Testing Extracted Functions

1. Unit Test Each Extracted Function

# Test for _validate_data
def test_validate_data_valid():
    data = [{'id': 1, 'name': 'test'}]
    # Should not raise
    _validate_data(data)

def test_validate_data_empty():
    with pytest.raises(ValueError, match="Data cannot be empty"):
        _validate_data([])

def test_validate_data_invalid_type():
    with pytest.raises(TypeError, match="All items must be dictionaries"):
        _validate_data([{'id': 1}, "invalid"])

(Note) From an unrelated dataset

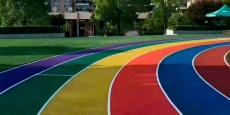 彩色防滑路面價格彩色路面防滑施工彩色防滑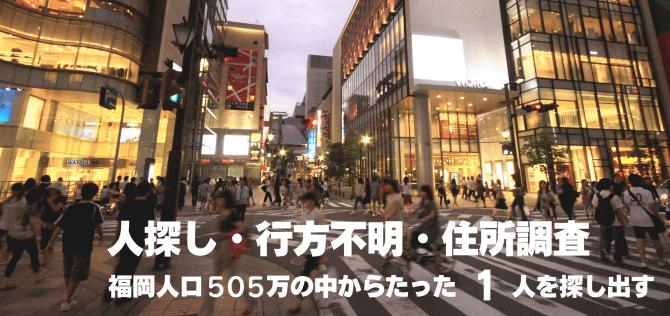 人探し・行方不明者調査|福岡の探偵・興信所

2. Test Strategy Implementations

def test_aggressive_optimization():
    content = "**Bold text**\nNormal text\n**More bold**"
    strategy = AggressiveOptimizationStrategy()
    result = strategy.optimize(content)
    assert "Normal text" in result
    assert "**" not in result

3. Integration Tests

def test_generate_report_integration():
    data = [
        {'id': 1, 'name': 'test item', 'value': 100},
        {'id': 2, 'name': 'another item', 'value': 200}
    ]
    report = generate_report(data)

    assert report['summary']['total'] == 300
    assert report['summary']['average'] == 150
    assert len(report['items']) == 2

Code Review Checklist

When reviewing code for function extraction:

Function Size

  • Function is under 30 lines
  • If over 30 lines, there’s a clear justification
  • No function exceeds 100 lines

Responsibilities

  • Function has a single, clear purpose
  • Function name describes its purpose accurately
  • Function doesn’t mix abstraction levels

Parameters

  • Function has 0-5 parameters
  • Parameters are well-typed
  • Related parameters are grouped into objects

Complexity

  • Cyclomatic complexity is under 10
  • Nesting depth is under 4 levels
  • No deeply nested ternary operators

Testability

  • Function can be tested independently
  • Function has no hidden dependencies
  • Side effects are clearly documented

Documentation

  • Function has a clear docstring
  • Parameters are documented
  • Return value is documented
  • Exceptions are documented

Refactoring Workflow

1. Identify Refactoring Candidates

# Find long functions
find . -name "*.py" -exec wc -l {} \; | sort -n | tail -20

# Find complex functions (manual code review)
# Look for functions with:
# - Multiple return statements
# - Deep nesting
# - Many parameters
# - Mixed responsibilities

2. Create Tests First

# Write failing tests for the current behavior
def test_existing_behavior():
    # Test the function as it exists now
    pass

3. Extract Incrementally

  1. Extract small, private helper functions
  2. Run tests after each extraction
  3. Gradually extract larger functions
  4. Keep the public API stable

4. Optimize Imports and Dependencies

  • Remove unused imports
  • Group related imports
  • Consider circular dependency issues

5. Update Documentation

  • Update function docstrings
  • Update API documentation
  • Add examples for complex functions

Tools and Automation

1. Complexity Analysis

# Using radon (complexity analyzer)
pip install radon
radon cc your_file.py -a

# Using flake8 with complexity plugin
pip install flake8-mccabe
flake8 --max-complexity 10 your_file.py

2. Automated Refactoring Tools

# Using rope (refactoring library)
pip install rope
rope refactor.py -e

# Using black for formatting (maintains consistency)
pip install black
black your_file.py

3. Pre-commit Hooks

# .pre-commit-config.yaml
repos:
  - repo: https://github.com/PyCQA/flake8
    rev: 4.0.1
    hooks:
      - id: flake8
        args: [--max-complexity=10, --max-line-length=100]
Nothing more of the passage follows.